Her business has a slightly different rhythm to that of many divorce lawyers, whose peak season is typically January and February, often as a result of unhappy holiday seasons.
“When we are getting near Oscar season, we may have clients or their reps say, ‘Let’s hold on to this until after we walk the red carpet,'” she said.
Drugs used to be the worst accusation leveled against a soon-to-be ex-spouse. Now there’s a new tactic.
Wasser said celebrities could avoid publicity around their splits, should they so choose. There’s a discreet entrance at Los Angeles Superior Court, for example, where they can avoid paparazzi stampedes — a problem, she said, “whenever there’s a Kardashian.” The COVID-19-era practice of remote hearings has helped, too, since celebrities don’t need to appear in-person.
Wasser is particularly proud of the splits she’s handled that became public only when they concluded. It’s easier to be discreet, she said, if the parties are truly amicable or if they have a lifestyle that includes bases beyond California’s boundaries.
“As long as you meet residency requirements, you can get divorced there, and a lot of it goes under the radar,” she said, citing states like Montana and Wyoming, which have more stringent privacy laws around such splits.
Sometimes a case can be resolved only in court, and it falls to Wasser to prep performers for their time on the stand. Perhaps surprisingly, it isn’t actors who stand out in this forum.
“Some of my best clients are athletes because they take direction the best — they say, ‘OK, coach,’ and do exactly what they’re supposed to do,” she said. “And the most emotional and all over the place? That’s the musicians, especially the male ones, who will always be in tears on the stands. That rock ‘n’ roll guy who will go off on a 10-minute guitar riff, on the stand, he’ll go through an entire box of Kleenex.”
Drugs used to be the nuclear option wielded against a well-known figure by a dissatisfied spouse — a threat to reveal pictures or stories involving them could emerge in contentious cases.
“Now if it’s legal, like marijuana, and he or she is smoking, and the kids aren’t with them, most judicial officers don’t really care,” she said. “A picture of a rolled joint? It’s OK, whatever.”
Instead, allegations of abuse have become the most toxic tactic in terms of damaging reputations.
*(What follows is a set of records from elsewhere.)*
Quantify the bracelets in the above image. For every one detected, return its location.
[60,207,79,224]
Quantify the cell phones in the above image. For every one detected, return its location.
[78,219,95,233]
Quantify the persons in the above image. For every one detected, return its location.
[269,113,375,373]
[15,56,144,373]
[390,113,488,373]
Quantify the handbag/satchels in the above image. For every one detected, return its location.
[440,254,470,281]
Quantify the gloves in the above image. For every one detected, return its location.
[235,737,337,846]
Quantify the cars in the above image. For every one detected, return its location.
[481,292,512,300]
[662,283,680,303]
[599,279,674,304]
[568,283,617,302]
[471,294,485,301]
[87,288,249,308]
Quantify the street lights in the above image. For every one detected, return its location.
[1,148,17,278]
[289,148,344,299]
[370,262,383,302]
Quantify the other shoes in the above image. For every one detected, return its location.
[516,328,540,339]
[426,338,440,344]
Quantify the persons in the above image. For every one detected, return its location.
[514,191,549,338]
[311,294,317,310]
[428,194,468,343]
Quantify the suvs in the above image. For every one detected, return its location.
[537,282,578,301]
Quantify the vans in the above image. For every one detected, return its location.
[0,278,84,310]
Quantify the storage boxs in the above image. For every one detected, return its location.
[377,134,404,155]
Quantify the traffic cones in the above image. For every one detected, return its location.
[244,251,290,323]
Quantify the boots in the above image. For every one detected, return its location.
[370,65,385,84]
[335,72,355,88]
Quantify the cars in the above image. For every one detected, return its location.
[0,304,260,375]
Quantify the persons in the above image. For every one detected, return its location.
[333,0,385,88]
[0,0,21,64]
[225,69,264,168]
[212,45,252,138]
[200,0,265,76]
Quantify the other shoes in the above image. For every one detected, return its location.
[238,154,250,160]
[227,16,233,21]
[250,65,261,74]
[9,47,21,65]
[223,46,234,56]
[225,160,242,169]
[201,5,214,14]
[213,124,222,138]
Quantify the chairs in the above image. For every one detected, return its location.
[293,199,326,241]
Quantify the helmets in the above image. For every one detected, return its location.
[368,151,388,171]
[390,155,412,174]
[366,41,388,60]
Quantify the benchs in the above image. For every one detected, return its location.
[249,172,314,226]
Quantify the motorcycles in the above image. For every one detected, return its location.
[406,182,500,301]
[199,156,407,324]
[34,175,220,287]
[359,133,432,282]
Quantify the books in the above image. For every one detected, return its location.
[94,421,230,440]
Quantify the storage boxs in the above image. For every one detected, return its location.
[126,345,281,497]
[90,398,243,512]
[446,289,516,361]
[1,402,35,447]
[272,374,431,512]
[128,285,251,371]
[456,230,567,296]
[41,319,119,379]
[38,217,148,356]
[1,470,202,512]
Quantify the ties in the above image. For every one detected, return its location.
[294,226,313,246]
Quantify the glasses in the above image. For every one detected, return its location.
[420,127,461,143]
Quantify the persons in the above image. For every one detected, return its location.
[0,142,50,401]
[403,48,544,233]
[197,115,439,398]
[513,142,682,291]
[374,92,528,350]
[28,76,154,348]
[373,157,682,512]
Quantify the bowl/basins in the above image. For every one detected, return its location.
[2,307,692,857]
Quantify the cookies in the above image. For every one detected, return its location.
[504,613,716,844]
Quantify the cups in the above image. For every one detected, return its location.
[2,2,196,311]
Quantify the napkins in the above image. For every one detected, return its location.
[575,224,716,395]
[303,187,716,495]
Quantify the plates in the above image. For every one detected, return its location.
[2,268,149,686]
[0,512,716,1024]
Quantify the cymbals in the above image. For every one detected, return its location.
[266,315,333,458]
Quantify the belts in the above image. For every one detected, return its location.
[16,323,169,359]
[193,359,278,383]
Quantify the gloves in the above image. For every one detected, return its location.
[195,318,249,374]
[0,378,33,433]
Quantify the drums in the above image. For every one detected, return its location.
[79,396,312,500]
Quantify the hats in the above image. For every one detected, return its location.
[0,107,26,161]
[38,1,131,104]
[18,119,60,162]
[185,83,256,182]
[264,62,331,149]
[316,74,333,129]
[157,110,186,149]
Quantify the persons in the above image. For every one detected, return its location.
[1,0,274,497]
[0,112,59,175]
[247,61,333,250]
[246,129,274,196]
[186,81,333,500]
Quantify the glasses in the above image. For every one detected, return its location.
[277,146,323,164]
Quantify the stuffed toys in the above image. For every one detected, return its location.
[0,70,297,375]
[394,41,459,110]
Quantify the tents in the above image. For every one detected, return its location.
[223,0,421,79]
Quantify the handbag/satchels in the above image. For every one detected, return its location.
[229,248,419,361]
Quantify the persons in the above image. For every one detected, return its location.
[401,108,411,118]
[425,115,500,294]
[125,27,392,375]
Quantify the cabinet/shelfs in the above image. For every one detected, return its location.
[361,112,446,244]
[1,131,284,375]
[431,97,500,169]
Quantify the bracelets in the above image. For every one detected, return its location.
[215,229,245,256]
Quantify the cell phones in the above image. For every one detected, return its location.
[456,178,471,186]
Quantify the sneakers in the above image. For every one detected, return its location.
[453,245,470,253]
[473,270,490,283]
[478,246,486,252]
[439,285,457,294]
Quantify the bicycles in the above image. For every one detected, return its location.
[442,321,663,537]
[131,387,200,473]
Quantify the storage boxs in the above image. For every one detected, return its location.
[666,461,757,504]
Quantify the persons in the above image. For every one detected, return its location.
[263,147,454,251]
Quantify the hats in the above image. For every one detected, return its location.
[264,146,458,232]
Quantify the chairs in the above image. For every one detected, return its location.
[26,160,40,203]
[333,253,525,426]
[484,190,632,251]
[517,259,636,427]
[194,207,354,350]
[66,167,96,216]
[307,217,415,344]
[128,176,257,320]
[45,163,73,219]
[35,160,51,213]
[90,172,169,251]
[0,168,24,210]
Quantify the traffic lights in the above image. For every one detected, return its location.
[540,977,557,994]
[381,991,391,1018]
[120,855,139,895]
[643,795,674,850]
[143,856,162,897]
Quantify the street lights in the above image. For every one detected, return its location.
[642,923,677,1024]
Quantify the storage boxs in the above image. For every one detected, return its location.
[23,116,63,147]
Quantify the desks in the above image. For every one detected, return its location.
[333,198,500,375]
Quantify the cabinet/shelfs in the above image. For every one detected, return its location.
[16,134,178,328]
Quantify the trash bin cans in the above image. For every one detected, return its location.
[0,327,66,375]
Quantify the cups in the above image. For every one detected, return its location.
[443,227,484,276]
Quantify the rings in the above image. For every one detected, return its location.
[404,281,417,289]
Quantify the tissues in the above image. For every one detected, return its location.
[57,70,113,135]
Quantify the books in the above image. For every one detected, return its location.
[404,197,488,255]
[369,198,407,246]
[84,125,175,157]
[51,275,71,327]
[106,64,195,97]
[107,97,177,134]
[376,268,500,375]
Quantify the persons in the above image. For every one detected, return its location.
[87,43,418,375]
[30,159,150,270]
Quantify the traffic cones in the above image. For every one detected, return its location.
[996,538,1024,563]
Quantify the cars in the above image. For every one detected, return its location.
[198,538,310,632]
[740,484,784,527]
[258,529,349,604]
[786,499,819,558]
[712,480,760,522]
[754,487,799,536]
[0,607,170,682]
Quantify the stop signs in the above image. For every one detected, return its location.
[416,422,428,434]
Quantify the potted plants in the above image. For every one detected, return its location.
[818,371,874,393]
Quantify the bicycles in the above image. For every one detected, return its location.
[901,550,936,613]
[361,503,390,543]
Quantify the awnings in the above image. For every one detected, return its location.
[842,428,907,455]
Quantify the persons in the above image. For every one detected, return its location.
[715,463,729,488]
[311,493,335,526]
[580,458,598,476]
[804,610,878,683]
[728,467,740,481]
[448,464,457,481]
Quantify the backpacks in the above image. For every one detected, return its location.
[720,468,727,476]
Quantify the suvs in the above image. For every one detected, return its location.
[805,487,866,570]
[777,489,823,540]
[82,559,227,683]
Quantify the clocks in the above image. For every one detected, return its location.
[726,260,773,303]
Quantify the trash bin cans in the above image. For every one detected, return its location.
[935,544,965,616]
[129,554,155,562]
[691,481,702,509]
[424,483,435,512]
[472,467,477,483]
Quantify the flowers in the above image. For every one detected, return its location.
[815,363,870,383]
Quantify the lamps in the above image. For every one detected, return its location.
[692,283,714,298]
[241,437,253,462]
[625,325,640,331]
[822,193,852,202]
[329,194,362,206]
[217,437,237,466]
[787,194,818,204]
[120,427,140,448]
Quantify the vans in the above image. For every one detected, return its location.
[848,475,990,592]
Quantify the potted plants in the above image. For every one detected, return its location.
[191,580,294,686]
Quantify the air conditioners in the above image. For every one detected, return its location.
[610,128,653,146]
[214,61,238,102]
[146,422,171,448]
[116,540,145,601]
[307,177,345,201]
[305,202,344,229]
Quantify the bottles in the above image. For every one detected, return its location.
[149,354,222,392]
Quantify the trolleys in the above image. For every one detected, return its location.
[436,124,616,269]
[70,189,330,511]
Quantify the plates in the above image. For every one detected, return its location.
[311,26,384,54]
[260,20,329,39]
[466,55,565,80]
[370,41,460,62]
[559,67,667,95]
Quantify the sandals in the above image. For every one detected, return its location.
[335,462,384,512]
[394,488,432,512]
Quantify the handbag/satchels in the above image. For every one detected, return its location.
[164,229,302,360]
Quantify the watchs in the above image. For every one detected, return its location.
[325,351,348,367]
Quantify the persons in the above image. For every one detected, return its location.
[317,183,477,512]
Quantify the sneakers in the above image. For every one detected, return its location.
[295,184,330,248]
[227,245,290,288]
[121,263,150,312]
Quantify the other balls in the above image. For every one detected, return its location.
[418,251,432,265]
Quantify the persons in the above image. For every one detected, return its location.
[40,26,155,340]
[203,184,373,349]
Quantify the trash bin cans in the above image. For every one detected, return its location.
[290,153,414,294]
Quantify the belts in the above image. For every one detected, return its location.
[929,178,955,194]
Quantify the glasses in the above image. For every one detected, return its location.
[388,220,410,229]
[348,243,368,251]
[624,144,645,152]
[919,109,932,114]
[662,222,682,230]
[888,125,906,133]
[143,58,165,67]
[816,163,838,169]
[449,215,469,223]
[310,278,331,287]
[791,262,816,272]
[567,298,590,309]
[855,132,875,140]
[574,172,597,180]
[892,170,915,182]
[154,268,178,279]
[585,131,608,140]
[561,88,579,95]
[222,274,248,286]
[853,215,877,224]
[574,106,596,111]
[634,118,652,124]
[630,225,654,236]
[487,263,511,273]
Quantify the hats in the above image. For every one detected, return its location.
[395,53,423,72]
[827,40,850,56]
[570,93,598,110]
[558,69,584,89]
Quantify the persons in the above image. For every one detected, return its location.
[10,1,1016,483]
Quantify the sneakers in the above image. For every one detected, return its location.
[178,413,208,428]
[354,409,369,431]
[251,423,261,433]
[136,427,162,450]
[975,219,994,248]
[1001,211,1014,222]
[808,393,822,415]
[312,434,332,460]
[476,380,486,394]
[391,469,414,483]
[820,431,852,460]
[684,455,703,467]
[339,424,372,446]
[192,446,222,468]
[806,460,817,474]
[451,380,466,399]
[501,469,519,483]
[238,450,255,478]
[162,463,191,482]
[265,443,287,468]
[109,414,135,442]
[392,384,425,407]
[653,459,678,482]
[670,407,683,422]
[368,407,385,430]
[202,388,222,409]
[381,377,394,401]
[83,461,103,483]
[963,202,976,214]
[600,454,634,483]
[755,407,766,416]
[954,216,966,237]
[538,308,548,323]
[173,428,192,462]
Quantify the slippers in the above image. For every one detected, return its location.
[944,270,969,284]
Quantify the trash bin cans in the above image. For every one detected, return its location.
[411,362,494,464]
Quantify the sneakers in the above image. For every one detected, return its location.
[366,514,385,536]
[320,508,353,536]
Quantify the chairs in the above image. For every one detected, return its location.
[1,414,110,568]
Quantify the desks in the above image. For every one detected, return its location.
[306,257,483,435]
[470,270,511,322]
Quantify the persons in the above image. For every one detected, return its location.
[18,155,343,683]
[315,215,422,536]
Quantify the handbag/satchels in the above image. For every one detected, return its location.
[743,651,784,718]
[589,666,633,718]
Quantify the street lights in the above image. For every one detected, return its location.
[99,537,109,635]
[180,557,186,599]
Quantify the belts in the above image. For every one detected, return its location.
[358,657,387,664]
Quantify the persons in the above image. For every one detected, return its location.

“That’s a huge source of extortion,” she said. “If you’re representing the famous, or the more famous, person, and the other is accusing you of domestic violence, you have to get on top of that in the court of public opinion. They’ll try you long before a judicial officer ever does.”
Wasser added: “It was right around 2016, the first famous case of that. Now you get a lot of other copycats.” (Notably, Jolie filed for divorce from Pitt that year, and her claims included abusive behavior on his part.)
Wasser’s happy to remain out of the spotlight, despite her fame
Wasser’s A-list clientele has turned her into a minor celebrity herself. She’s a spokesperson for Divorce.com, the do-it-yourself split site, as its chief of divorce evolution and has hosted several podcasts, including “All’s Fair with Laura Wasser” and “Divorce Sucks! With Laura Wasser,” where one guest was the Kardashian momager and matriarch Kris Jenner.
Rumor has it that Wasser also provided the real-life inspiration for Laura Dern’s character in the 2019 Netflix movie “Marriage Story,” and the watertight “Massey prenup” in “Intolerable Cruelty,” the Coen brothers’ 2003 rom-com, was apparently based on one drafted by Wasser on clients’ behalf, The New Yorker reported.
But she’s glad her profile is much lower than those of many of the people she represents.
“I don’t socialize with most of my clients. I’m with them going into and leaving court,” she said. “I’m not crazy about the celebrity because I grew up here in LA. If I had wanted to be famous, I would have taken a different path.”